The analysis attributes 34% of defaults to survival-level crises, with medical emergencies (18%) and job or income loss (16%) emerging as the leading triggers. Drawing on Maslow’s hierarchy of needs, Zavo notes that when basic safety and survival are threatened, borrowers naturally prioritise essentials such as food, rent, and medicine over EMIs. Other contributing factors include poor financial planning, high interest costs, business setbacks, and family obligations, highlighting that the majority of defaults are temporary liquidity gaps, not intentional neglect.
The study also underscores a significant generational shift in repayment behavior. Older borrowers, who typically started with structured loans, often have more predictable repayment habits. In contrast, Gen-Z and first-time credit users increasingly begin their credit journeys with flexible products such as credit cards and digital lending platforms, which allow minimum-due payments and rollover options. These products have reshaped expectations around repayment, necessitating new credit frameworks that accommodate partial payments, flexible schedules, and pre-default rescue programs, without compromising repayment discipline.
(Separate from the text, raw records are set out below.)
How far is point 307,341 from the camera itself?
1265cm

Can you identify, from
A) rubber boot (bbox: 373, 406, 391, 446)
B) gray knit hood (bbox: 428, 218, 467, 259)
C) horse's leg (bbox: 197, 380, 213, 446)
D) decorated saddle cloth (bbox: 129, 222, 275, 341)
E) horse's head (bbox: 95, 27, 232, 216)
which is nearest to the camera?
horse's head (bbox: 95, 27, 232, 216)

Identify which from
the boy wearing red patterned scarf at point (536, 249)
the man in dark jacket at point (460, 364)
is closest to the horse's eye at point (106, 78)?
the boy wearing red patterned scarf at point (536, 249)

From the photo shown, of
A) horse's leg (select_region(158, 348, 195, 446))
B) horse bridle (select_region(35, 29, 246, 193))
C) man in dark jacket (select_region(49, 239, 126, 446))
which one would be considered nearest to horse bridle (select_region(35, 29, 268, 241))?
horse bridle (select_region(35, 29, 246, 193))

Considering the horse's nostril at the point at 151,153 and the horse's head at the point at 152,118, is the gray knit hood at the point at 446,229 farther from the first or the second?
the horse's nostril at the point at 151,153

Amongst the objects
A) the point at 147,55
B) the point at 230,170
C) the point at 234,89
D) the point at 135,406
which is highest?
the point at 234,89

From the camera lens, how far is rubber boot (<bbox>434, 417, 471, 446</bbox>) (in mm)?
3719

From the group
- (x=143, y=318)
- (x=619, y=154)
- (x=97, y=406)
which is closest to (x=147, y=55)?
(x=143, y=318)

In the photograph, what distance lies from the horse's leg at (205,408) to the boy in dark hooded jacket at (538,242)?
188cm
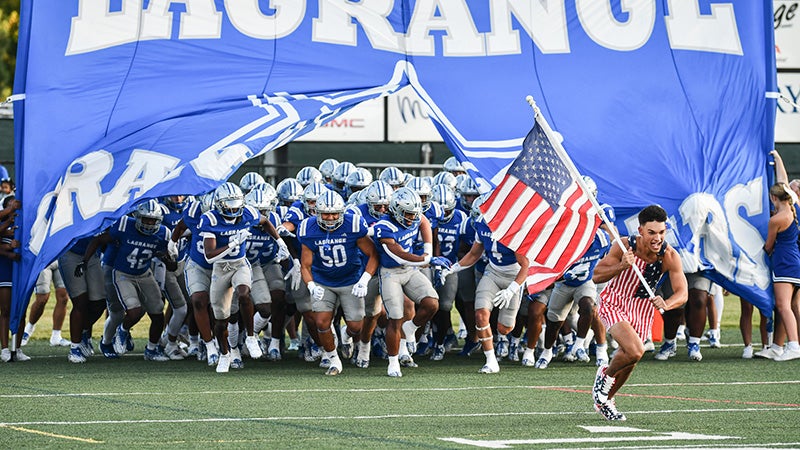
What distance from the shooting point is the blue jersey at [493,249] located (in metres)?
12.3

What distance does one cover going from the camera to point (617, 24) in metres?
13.6

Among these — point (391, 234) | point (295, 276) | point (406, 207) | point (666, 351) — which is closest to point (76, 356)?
point (295, 276)

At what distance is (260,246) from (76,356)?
1.97m

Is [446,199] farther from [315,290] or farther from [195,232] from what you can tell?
[195,232]

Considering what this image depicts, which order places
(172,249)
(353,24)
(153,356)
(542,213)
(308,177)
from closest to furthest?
(542,213) → (172,249) → (153,356) → (353,24) → (308,177)

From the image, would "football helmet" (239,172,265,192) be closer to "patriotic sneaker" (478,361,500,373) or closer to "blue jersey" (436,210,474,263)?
"blue jersey" (436,210,474,263)

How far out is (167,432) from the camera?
26.2 ft

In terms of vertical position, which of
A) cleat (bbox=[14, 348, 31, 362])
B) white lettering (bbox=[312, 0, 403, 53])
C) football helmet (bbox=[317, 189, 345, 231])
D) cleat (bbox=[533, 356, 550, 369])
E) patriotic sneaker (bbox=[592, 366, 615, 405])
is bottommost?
cleat (bbox=[14, 348, 31, 362])

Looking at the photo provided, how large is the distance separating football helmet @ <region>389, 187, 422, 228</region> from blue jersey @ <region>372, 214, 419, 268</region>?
0.05 m

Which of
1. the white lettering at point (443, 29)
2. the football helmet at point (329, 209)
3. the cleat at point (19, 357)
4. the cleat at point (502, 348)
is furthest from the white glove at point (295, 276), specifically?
the cleat at point (19, 357)

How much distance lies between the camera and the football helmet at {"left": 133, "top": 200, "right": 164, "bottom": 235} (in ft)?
41.7

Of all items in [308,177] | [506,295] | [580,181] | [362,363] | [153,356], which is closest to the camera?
[580,181]

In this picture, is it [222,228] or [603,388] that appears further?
[222,228]

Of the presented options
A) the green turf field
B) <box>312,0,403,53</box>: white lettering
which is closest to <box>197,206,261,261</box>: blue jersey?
the green turf field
Zavo further advocates for the adoption of behavioural monitoring systems capable of detecting distress signals before they escalate into defaults. Early warning indicators, including payment delays, partial payments, spikes in credit utilisation, or increased interactions with customer support, can inform pre-emptive engagement strategies. By proactively identifying and addressing financial stress, lenders can maintain trust and improve their bottom line.
The financial impact of early intervention is substantial. Zavo estimates that such measures can deliver a fourfold return on investment, turning what is often viewed as a cost center into a strategic advantage. Shahi concludes that this shift from punitive recovery to empathetic, supportive engagement is not only compassionate but commercially inevitable, reinforcing the idea that lenders who act proactively can simultaneously protect borrowers and strengthen their own balance sheets.
As India’s credit market continues to expand, the study by Zavo serves as a critical reminder that loan defaults are often preventable, provided lenders rethink traditional recovery-centric approaches and embrace proactive, human-centric interventions. For the country’s financial ecosystem, the message is clear: preventing defaults is as much about understanding human behaviour and financial realities as it is about enforcing repayments.